Reputation: 2234
I'm trying to raycast in scene view based mouse position. I pretty much want to mimic the unity's behavior when you click some where it selects that objects except I wish to get all the objects through that ray.
Here's exactly what I want to do:
I've search and not seen a solution that works. It seems like such a trivial thing to be able to do.
So if anyone can create a simple script of function that works that would be great.

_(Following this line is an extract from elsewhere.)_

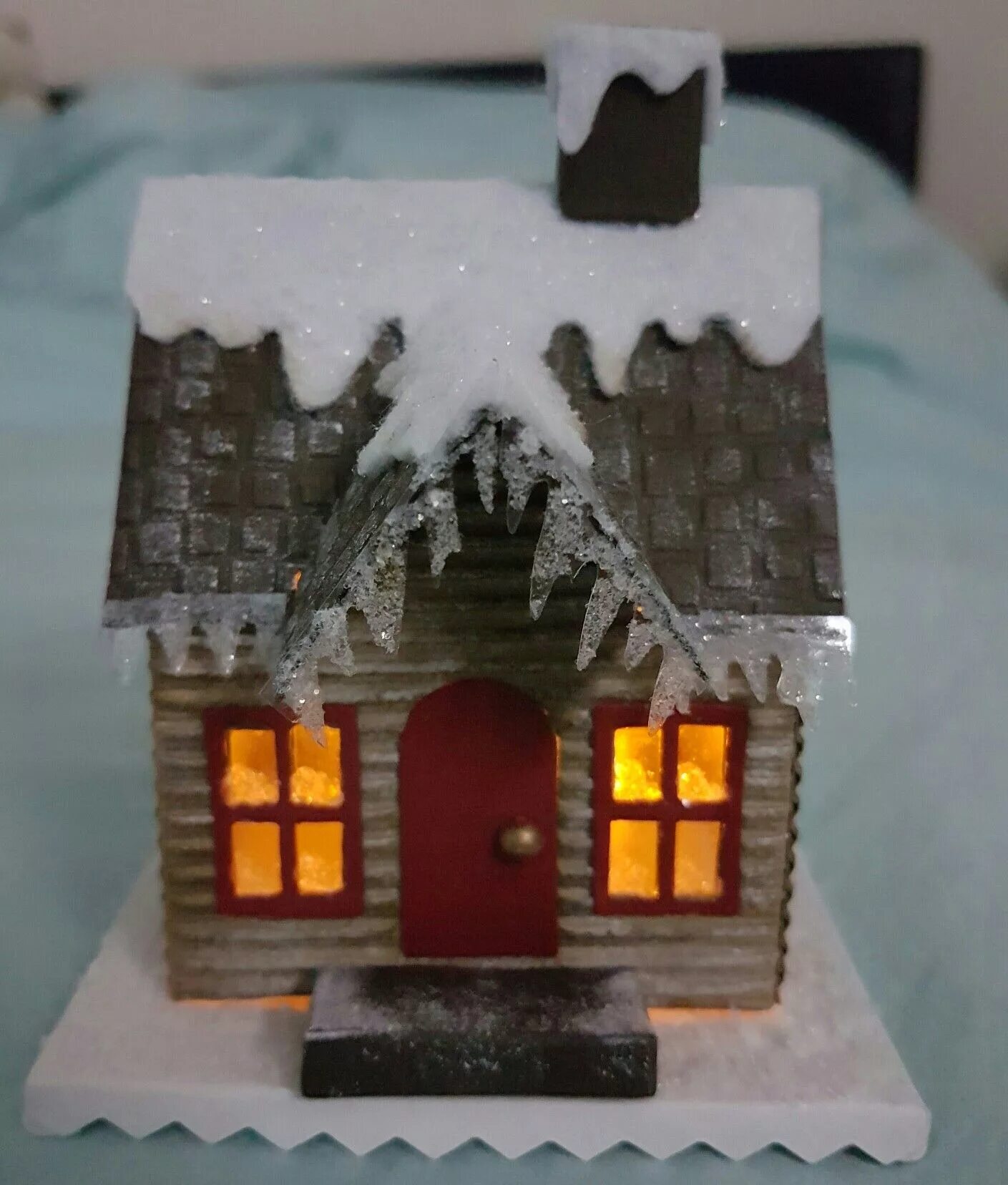 Как сделать дом зимой. Зимний домик мастер класс. Новогодний домик своими руками. Игрушечный деревенский домик. Как сделать дом зимой.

Here's a link to what I have so far: https://gist.github.com/lordlycastle/fdc919da37585410309df3231ed03e00
The problem isn't that I can't raycast through all. You can do that with RaycastAll. The problem is getting the correct Ray (ie origin and direction) from scene camera based on mouse position.
Upvotes: 0
Views: 4154
Reputation: 817
Unity provides a utility function called HandleUtility.GUIPointToWorldRay
this should provide accurate rays in the SceneGUI function.
private void OnSceneGUI()
{
Event e = Event.current;
// check mouse down event
if (e.type != EventType.MouseDown)
{
return;
}
// check left mouse button
if (e.button != 0)
{
return;
}
// create OnSceneGUI ray
Ray ray = HandleUtility.GUIPointToWorldRay(Event.current.mousePosition);
// check hit
if (!Physics.Raycast(ray, out RaycastHit hit))
{
return;
}
//
// Use ray cast hit here
//
// tell event to no longer propergate
e.Use();
}
Upvotes: 0
Reputation: 2234
After many searches I was able to create the behaviour I was trying to create. Hopefully it'll help someone. If you want to be able to raycast with an custom editor window then you should use @Draco18s 's answer. If you want to write that code in a MB then this will work.
// first add your function to be called on redraw
SceneView.onSceneGUIDelegate += UpdateRaycast;
// then in that function raycast
Vector3 mousePosition = Event.current.mousePosition;
mousePosition.y = SceneView.currentDrawingSceneView.camera.pixelHeight - mousePosition.y;
mousePosition = SceneView.currentDrawingSceneView.camera.ScreenToWorldPoint(mousePosition);
mousePosition.y = -mousePosition.y;
mouseRay = HandleUtility.GUIPointToWorldRay(Event.current.mousePosition);
raycastHits = Physics.RaycastAll(mouseRay, maxDistance)
// be sure to remove the event if you're not using it or call it from an update function
SceneView.onSceneGUIDelegate -= UpdateRaycast;
See whole script if you wish here.
Upvotes: 3
Reputation: 15941
Oof, getting an accurate ray from the mouse in the scene view is annoyingly difficult, because the raw mouse position (Event.current.mousePosition
) is relative to the entire Unity application window, not relative to the scene viewport.
Its a good thing I'd had some code laying around from a thing I did about a year ago.
private void OnGUI() {
//do stuff
//dump out if things are null or otherwise in a problematic state
if(SceneView.lastActiveSceneView.camera == null || SceneView.lastActiveSceneView != mouseOverWindow && Event.current.type == EventType.Repaint) return;
Vector3 mousePosition = Event.current.mousePosition;
mousePosition.x += position.x; //add the position of our editor gui window
mousePosition.y += position.y;
mousePosition.x -= SceneView.lastActiveSceneView.position.x; //subtract off the position of the scene view window
mousePosition.y -= SceneView.lastActiveSceneView.position.y;
mousePosition.x /= SceneView.lastActiveSceneView.position.width; //scale to size
mousePosition.y /= SceneView.lastActiveSceneView.position.height;
mousePosition.z = 1; //set Z to a sensible non-zero value so the raycast goes in the right direction
mousePosition.y = 1 - mousePosition.y; //invert Y because UIs are top-down and cameras are bottom-up
Ray ray = SceneView.lastActiveSceneView.camera.ViewportPointToRay(mousePosition);
//do your raycast
}
I had all this in a function called from OnGui, as my editor window did other stuff, only one part of which involved the user selecting verticies of a mesh, but I'd print various messages like GUILayout.Label("Activate a scene view!");
if the last active scene view was null, which would happen some times. I think it was because if the focused window/tab wasn't a scene view tab, it would be null, so the user would have to activate one, de-focusing the editor window, but OnGui
still gets called, and calling Focus()
would re-focus the window, but we'd retain a valid scene view.
I haven't tried this on an ExecuteInEditMode MonoBehaviour script. Certainly some of the manipulation of the mouse position won't need to be done, but others might. You're going to need to log the raw mouse position as you move your mouse around and see what you get, then do what needs to be done to make it bounded by [0,1].